TASK STATEMENT.
Can you write out, word for word, the stretch of rows from the line containing "In the picture shown here, within the list" through the last of the rows, with both ends included?

MATERIAL.
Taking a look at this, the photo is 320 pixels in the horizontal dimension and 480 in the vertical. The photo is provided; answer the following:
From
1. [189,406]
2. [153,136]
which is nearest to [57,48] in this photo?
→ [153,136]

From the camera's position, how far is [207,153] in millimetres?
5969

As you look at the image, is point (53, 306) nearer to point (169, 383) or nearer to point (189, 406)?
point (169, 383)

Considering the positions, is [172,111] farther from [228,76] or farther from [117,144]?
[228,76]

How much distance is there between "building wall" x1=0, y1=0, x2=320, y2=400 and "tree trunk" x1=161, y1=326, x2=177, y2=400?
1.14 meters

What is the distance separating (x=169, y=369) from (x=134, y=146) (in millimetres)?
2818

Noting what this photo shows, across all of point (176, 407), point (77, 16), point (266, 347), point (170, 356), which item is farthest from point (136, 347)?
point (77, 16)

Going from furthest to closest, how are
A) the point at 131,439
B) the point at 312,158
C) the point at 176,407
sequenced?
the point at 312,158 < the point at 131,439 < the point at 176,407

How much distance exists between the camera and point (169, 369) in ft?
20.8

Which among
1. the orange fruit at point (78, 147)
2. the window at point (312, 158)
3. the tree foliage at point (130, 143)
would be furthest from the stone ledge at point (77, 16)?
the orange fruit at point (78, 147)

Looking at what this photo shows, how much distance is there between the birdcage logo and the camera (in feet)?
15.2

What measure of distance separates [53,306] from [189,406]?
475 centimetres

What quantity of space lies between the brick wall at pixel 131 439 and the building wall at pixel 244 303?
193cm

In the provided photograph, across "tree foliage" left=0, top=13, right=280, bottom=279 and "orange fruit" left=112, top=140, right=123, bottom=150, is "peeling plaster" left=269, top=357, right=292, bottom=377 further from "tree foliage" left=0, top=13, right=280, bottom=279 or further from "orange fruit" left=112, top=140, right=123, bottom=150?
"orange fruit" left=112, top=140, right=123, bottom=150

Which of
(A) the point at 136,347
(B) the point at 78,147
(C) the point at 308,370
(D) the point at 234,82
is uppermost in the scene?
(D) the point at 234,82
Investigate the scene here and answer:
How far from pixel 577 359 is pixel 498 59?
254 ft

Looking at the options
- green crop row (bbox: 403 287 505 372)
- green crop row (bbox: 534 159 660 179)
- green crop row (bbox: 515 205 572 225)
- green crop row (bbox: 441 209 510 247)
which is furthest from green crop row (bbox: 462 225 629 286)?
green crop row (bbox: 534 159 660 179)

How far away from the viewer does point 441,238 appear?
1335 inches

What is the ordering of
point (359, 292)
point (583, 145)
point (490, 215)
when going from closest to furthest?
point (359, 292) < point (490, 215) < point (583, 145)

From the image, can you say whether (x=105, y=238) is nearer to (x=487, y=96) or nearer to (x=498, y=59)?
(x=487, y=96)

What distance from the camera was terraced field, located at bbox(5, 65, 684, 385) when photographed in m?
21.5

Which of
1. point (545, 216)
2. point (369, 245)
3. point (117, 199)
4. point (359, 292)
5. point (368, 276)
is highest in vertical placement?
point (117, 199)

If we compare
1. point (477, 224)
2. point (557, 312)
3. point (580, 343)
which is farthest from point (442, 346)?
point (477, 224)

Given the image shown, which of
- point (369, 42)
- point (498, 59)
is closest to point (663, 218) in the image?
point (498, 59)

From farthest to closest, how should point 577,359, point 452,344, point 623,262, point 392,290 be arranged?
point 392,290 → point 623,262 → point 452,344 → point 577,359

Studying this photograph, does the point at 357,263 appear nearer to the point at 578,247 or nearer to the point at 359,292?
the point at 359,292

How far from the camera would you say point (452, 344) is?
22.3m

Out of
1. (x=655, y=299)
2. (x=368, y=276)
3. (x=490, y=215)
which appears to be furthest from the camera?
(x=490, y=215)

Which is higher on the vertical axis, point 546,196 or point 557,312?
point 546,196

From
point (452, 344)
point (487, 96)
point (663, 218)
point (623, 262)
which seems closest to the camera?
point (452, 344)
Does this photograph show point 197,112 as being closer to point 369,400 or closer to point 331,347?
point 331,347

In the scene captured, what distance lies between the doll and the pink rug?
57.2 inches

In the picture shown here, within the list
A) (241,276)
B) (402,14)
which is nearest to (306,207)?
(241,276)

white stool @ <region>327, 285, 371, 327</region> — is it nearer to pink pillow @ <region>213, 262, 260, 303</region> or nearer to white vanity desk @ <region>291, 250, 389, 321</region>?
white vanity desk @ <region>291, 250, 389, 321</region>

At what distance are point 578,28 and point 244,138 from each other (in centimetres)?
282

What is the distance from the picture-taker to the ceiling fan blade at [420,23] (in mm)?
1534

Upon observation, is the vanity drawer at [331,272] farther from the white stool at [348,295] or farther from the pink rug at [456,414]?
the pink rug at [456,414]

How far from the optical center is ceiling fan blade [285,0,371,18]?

EXERCISE RESPONSE.
In the picture shown here, within the list
A) (241,276)
B) (402,14)
which is nearest to (306,207)?
(241,276)

white stool @ <region>327, 285, 371, 327</region> — is it nearer to pink pillow @ <region>213, 262, 260, 303</region> or nearer to white vanity desk @ <region>291, 250, 389, 321</region>?
white vanity desk @ <region>291, 250, 389, 321</region>

At what distance are point 578,28 and point 244,138 from each other (in centimetres)?
282

What is the distance from the picture-taker to the ceiling fan blade at [420,23] (in mm)?
1534

Upon observation, is the vanity drawer at [331,272] farther from the white stool at [348,295] or farther from the pink rug at [456,414]?
the pink rug at [456,414]

How far from the optical center is ceiling fan blade [285,0,371,18]?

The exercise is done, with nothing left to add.